Highlights & Insights¶
- Bayesian Reframing of Hallucination: Using \(p(y\mid x_v,x_t)\propto p(y\mid x_t)\cdot p(x_v\mid y)\) to explicitly separate priors from likelihood, backed by empirical data on "attention deficit," provides a clear causal narrative for the intervention.
- Symmetrical Contrastive Decoding: Unlike VCD-style single-path destruction which can't recover weak evidence, PND's symmetrical "amplify + precisely erase" approach applies bidirectional pressure, representing a major conceptual shift.
- DDPM Noise as Counterfactual: Using diffusion forward noise instead of Gaussian noise yields distributionally reasonable features, preventing the model from simply ignoring outlier artifacts and making the negative path's counterfactual effective.
- Architecture-Agnostic via External Proxy: By not touching the target VLM's weights and relying on an external model for evidence localization, PND is easily plug-and-play across diverse architectures (LLaVA, Qwen-VL, etc.).
Limitations & Future Work¶
- Inference Overhead: Triple forward passes plus BLIP attention extraction introduce "modest overhead," requiring a trade-off in real-time scenarios.
- Dependency on External Model Quality: Evidence localization is entirely dependent on BLIP-ITM's cross-modal attention; inaccuracies there could mislead both positive and negative views.
- Hyperparameter Sensitivity: The \(\alpha\)–\(\gamma\) balance is sensitive, and while fixed parameters were used, the robustness across all possible tasks remains to be fully explored.
- GCCCE Benchmark Concerns: The use of a self-developed benchmark and GPT-4.1 as the judge raises concerns about evaluation loops and reproducibility.
Related Work & Insights¶
- vs. VCD (Visual Contrastive Decoding): VCD uses single-path visual perturbation to penalize unchanged tokens but can be overly destructive. PND's dual-path approach is more precise and yields better performance on POPE/CHAIR.
- vs. AGLA (Assembly of Global and Local Attention): AGLA mitigates hallucinations via attention reorganization. PND outperforms AGLA on most POPE settings and MME total scores by adding the "negative path counterfactual" channel to suppress priors.

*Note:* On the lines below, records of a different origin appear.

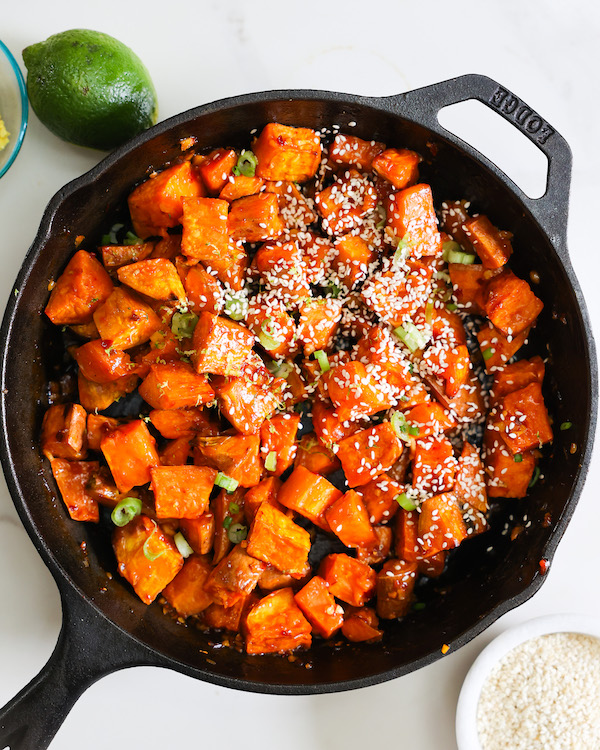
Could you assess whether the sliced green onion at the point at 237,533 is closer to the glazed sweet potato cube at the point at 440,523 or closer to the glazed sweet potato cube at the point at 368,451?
the glazed sweet potato cube at the point at 368,451

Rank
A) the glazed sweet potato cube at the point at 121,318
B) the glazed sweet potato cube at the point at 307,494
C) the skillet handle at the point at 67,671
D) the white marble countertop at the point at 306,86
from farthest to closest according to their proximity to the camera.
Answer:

- vs. Training-based Methods: While training is effective, it is computationally expensive and can damage other multimodal capabilities. PND offers a training-free, on-demand alternative.
Rating¶
- Novelty: ⭐⭐⭐⭐ Bayesian framing + symmetrical contrast + DDPM counterfactuals.
- Experimental Thoroughness: ⭐⭐⭐⭐ Extensive benchmarks and backbones, though some efficiency analysis is relegated to the supplement.
- Writing Quality: ⭐⭐⭐⭐ Smooth derivation from Bayesian motivation to method, well-supported by attention deficit data.
- Value: ⭐⭐⭐⭐ Pragmatic, training-free, and cross-architecture solution for VLM object hallucination.